===== TEXTO DEL EJERCICIO =====

05/01/2022
EL TRABAJO Y EL ESFUERZO VISTO A TRAVÉS DE UNAS HUMILDES BOTAS.
La imagen que hoy visita esta página de Arte corresponde a un extraño “bodegón” realizado por el holandés Vincent Van Gogh en 1886 y que lleva por título “Un par de botas”. En la actualidad se conserva en el Van Gogh Museum de Ámsterdam.
Las estrecheces económicas y la ausencia de modelos en los que trabajar llevan a Van Gogh a emplear algunos de sus objetos personales como elementos susceptibles de ser incluidos en sus composiciones pictóricas. De hecho, existe una amplia serie de pinturas del genial holandés en las que el protagonista es propio calzado (botas o zapatos).
Las viejas botas se sitúan en el suelo, mientras un potente foco de luz ilumina el par de zapatos, consumidos por el tiempo, desgastados, deformes, así aparecen los humildes zapatos de Van Gogh. La obra sorprende por su calidad técnica y por el dominio de las texturas, además reduce muchísimo la gama cromática, muy diferente a la utilizada en su obra más conocida y colorista de años posteriores.
Nos encontramos, sin duda, ante la reinterpretación del bodegón tradicional, abandonando los objetos lujosos y tradicionales típicos de los bodegones barrocos por otros más pobres y menos suculentos, que además nos los presenta consumidos y desgastados.

===== DATOS REGISTRADOS =====

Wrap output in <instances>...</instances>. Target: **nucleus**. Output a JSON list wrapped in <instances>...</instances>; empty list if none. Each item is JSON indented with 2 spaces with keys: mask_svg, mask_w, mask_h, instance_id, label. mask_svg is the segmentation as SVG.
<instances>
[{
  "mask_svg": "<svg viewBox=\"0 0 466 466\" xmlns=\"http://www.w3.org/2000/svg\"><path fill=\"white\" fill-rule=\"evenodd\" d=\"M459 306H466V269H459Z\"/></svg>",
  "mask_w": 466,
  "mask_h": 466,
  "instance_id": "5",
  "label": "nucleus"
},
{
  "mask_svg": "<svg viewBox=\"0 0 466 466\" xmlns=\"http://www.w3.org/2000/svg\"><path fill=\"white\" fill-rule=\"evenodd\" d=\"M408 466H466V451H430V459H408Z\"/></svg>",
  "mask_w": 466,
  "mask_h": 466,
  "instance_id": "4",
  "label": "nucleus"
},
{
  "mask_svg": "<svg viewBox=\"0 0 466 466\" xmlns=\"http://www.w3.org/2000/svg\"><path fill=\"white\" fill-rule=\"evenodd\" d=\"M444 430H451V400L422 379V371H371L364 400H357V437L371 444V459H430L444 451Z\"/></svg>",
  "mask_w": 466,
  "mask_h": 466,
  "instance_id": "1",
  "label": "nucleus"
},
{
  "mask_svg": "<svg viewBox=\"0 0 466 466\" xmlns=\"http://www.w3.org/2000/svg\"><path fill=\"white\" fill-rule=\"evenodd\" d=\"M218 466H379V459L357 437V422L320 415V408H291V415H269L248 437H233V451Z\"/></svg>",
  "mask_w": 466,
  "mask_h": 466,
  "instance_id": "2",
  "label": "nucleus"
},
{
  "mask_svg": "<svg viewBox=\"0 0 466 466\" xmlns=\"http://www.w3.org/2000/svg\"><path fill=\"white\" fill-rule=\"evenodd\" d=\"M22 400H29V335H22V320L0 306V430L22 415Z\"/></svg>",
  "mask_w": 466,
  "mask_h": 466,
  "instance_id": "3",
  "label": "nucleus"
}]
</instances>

=====

TAREAS A REALIZAR
1. Vuelve a escribir el fragmento del texto sobre las botas de Van Gogh que comienza con "Las estrecheces económicas" y sigue hasta "(botas o zapatos).".
2. Responde con datos del texto sobre las botas de Van Gogh:
(a) ¿En qué año se realizó la pintura "Un par de botas"?
(b) ¿En qué museo se conserva hoy la obra?
(c) ¿Qué ilumina el par de zapatos en la pintura?

RESPUESTAS DEL EJERCICIO
1.
Las estrecheces económicas y la ausencia de modelos en los que trabajar llevan a Van Gogh a emplear algunos de sus objetos personales como elementos susceptibles de ser incluidos en sus composiciones pictóricas. De hecho, existe una amplia serie de pinturas del genial holandés en las que el protagonista es propio calzado (botas o zapatos).

2.
(a) En 1886.
(b) En el Van Gogh Museum de Ámsterdam.
(c) Un potente foco de luz.